Ireland’s Data Protection Commission (DPC) is investigating the recent leak of a Facebook user dataset that dates back to 2019. At the start of April, it came out that someone on a hacking forum had made the dataset public, exposing the personal information of about 533 million Facebook users in 106 countries. Depending on the account, there are details about phone numbers, birth dates, email addresses, locations and more. The source of the leak is an oversight Facebook fixed in August 2019.
The DPC, having considered the information provided by Facebook Ireland regarding this matter to date, is of the opinion that one or more provisions of the GDPR and/or the Data Protection Act 2018 may have been, and/or are being, infringed in relation to Facebook Users personal data, the agency said in a statement spotted by TechCrunch.
Today I spoke with Helen Dixon @DPCIreland about the #FacebookLeak. The Commission continues to follow this case closely and is committed to supporting national authorities.
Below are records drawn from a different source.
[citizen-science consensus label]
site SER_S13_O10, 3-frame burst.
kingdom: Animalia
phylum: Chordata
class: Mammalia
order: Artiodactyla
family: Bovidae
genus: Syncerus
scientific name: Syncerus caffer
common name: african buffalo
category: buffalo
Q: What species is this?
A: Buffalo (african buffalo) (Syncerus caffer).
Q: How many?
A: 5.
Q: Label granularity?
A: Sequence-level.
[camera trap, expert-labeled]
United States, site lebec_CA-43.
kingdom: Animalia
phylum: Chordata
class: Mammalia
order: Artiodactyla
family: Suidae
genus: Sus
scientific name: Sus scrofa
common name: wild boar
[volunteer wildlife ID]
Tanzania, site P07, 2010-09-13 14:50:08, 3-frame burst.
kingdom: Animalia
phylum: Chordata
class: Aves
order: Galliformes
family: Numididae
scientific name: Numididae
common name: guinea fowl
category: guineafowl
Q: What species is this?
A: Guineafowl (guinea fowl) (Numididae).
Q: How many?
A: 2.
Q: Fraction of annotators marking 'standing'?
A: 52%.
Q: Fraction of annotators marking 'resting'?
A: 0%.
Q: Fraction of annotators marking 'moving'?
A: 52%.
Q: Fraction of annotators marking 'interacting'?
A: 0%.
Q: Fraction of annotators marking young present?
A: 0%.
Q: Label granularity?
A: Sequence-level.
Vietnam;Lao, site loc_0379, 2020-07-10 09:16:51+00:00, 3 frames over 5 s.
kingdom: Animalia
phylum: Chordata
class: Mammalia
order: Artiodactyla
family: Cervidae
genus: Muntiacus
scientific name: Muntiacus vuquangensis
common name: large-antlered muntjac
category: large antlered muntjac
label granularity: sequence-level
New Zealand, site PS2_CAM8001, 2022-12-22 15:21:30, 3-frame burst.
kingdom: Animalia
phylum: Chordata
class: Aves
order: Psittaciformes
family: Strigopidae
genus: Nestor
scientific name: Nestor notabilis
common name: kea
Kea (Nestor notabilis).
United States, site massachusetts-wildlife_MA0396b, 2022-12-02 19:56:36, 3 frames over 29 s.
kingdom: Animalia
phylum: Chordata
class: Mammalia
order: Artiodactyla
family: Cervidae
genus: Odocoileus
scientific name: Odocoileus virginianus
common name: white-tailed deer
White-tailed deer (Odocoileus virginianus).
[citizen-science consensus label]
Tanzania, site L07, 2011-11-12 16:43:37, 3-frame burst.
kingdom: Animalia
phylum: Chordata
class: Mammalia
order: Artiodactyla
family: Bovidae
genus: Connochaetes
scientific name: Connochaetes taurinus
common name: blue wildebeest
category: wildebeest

We also call on @Facebook to cooperate actively and swiftly to shed light on the identified issues.
Didier Reynders (@dreynders) April 12, 2021
The timing of the announcement comes after Didier Reynders, the EU Commissioner for Justice, tweeted that he spoke with the DPC about the leak. With many international companies operating their European headquarters out of Ireland, the agency is the EU’s lead GDPR investigator.
We are cooperating fully with the DPC in its inquiry, which relates to features that make it easier for people to find and connect with friends on our services,” a spokesperson for Facebook told Engadget. “These features are common to many apps and we look forward to explaining them and the protections we have put in place.
After Business Insider was one of the first publications to report on the database finding its way online, a spokesperson for Facebook told NPR the company wasn’t planning to notify people of this latest development. From the company’s perspective, there’s an argument that the data is ‘old.’ But people change their emails and phone numbers infrequently. To that point, Have I Been Pwned, a tool you can use to find out if someone leaked your email in a data breach, has been fielding about six times as many requests as usual since news of the forum posting came out.